The gunman, while reloading his handgun, ordered the students to stand up if they were Christians, one of the wounded students, Anastasia Boylan, was quoted as saying by the CNN. The college has about 3,000 students.

"And they would stand up and he said, 'Good, because you're a Christian, you're going to see God in just about one second,'" Boylan's father told the channel.

"And then he shot and killed them."

A security official said the attacker had body armour with him and was heavily armed, with a large amount of ammunition - enough for a long gunfight.

The Oregon college shooting is the latest in a series of shootings in the US, including at a Charleston church, Sandy Hook school and Oak creek Gurdwara.

Since Obama's re-election in November 2012 there have been 993 mass shooting events in the US, not including Umpqua. Almost 300 of them have occurred in 2015.

A visibly angry Obama, who has so far failed to convince the Republican-majority Congress towards a stringent gun-control laws, spilled out his frustrations, saying "our" thoughts and prayers are not enough.

"It's not enough. It does not capture the heartache and grief and anger that we should feel. And it does nothing to prevent this carnage from being inflicted someplace else in America -- next week, or a couple of months from now," he told reporters at the White House.

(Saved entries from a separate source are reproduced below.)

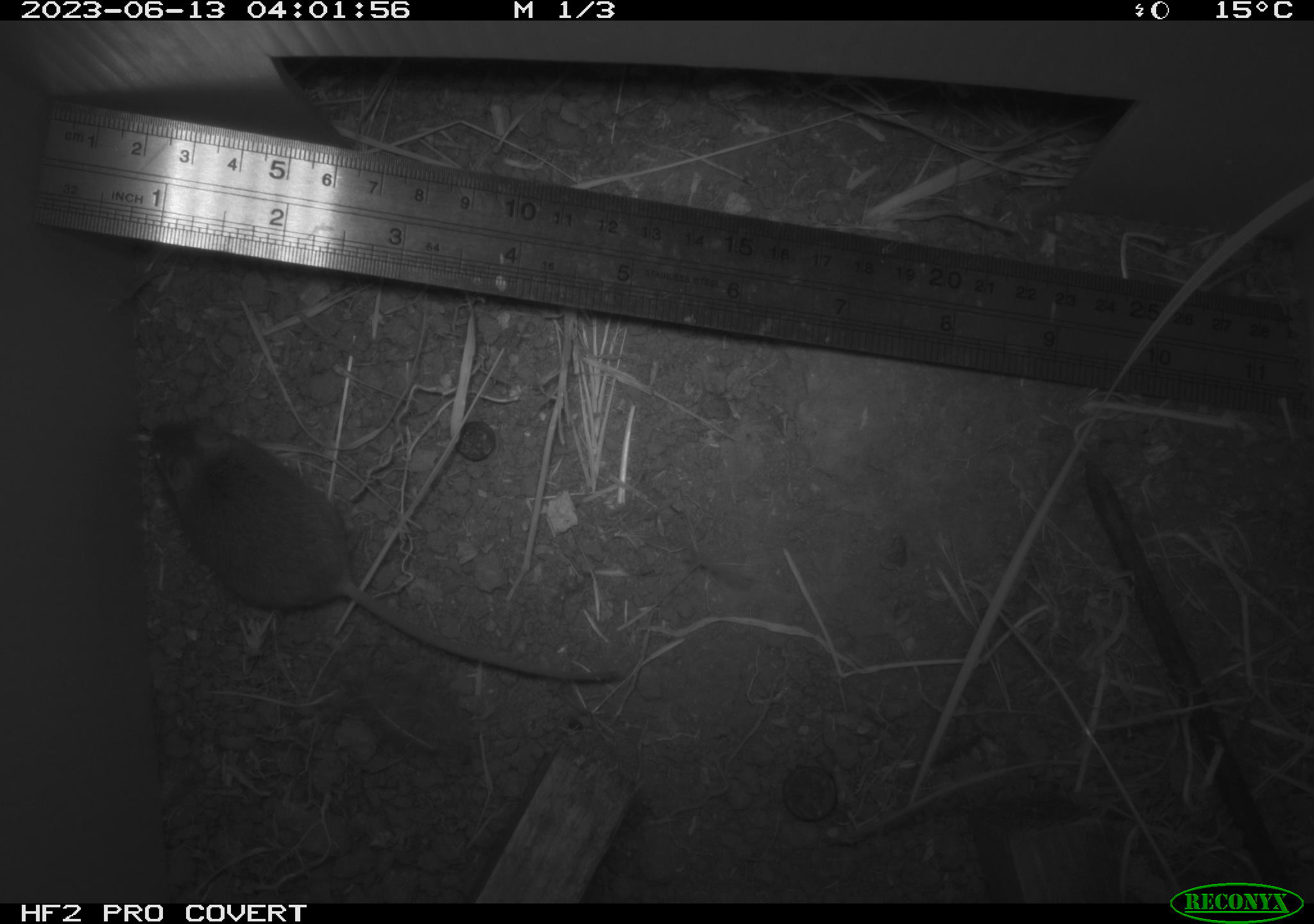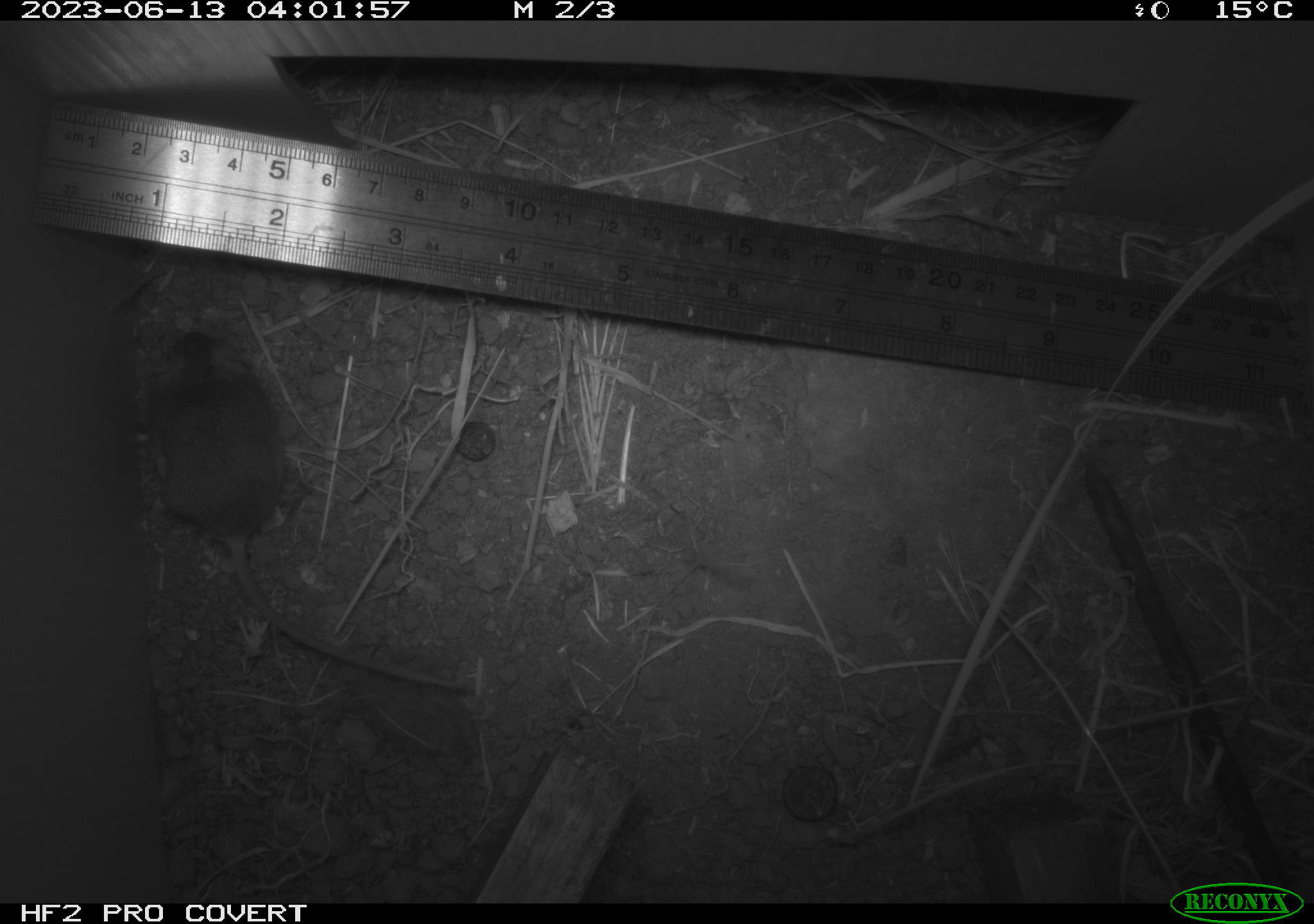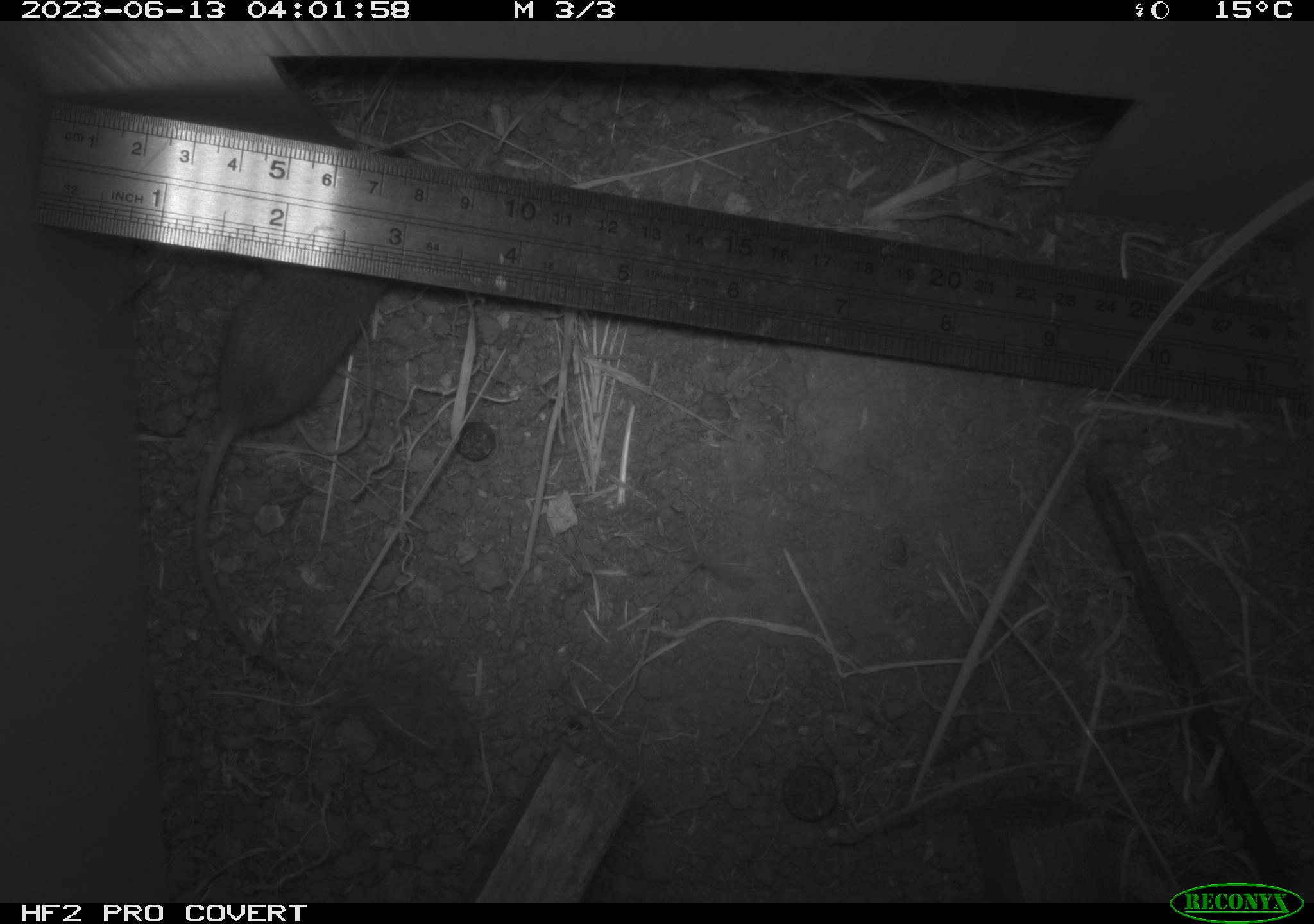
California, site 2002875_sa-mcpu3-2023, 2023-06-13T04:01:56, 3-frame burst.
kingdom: Animalia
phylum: Chordata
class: Mammalia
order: Rodentia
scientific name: Rodentia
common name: mouse species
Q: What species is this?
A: Mouse species (Rodentia).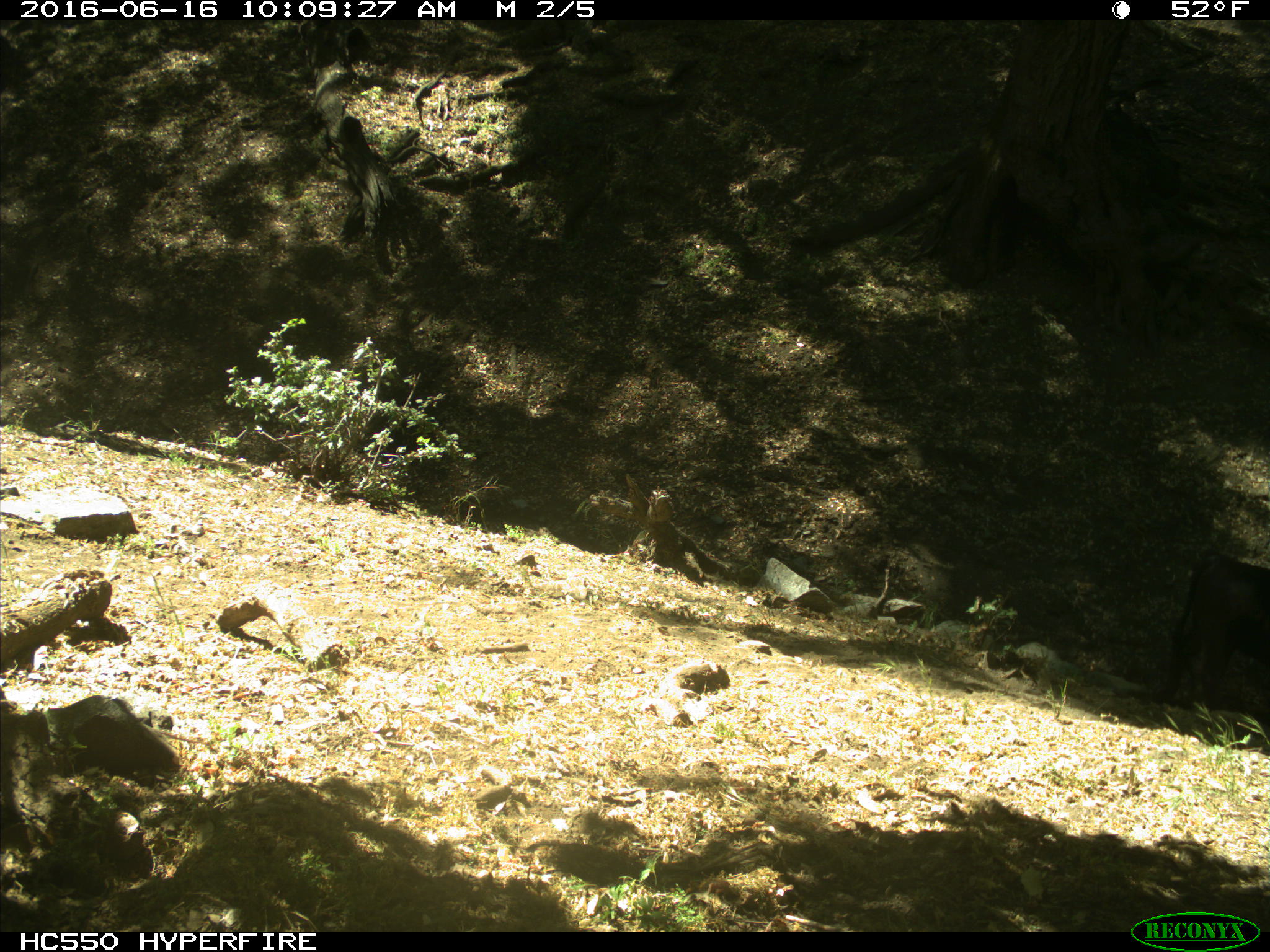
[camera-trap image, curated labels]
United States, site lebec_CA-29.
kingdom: Animalia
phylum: Chordata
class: Mammalia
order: Artiodactyla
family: Bovidae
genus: Bos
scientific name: Bos taurus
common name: domestic cow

In the last seven years, Obama has addressed the nation more than a dozen times on nine different shooting attacks.

"Somehow this has become routine. The reporting is routine. My response here at this podium ends up being routine, the conversation in the aftermath of it. We've become numb to this," Obama said.

A grim-faced John Hanlin, Sheriff of Douglas County, said: "It's been a terrible day."

"Certainly this is a huge shock to our community."

Earlier, authorities had said 13 people died, but later revised the death toll to 10, including the gunman.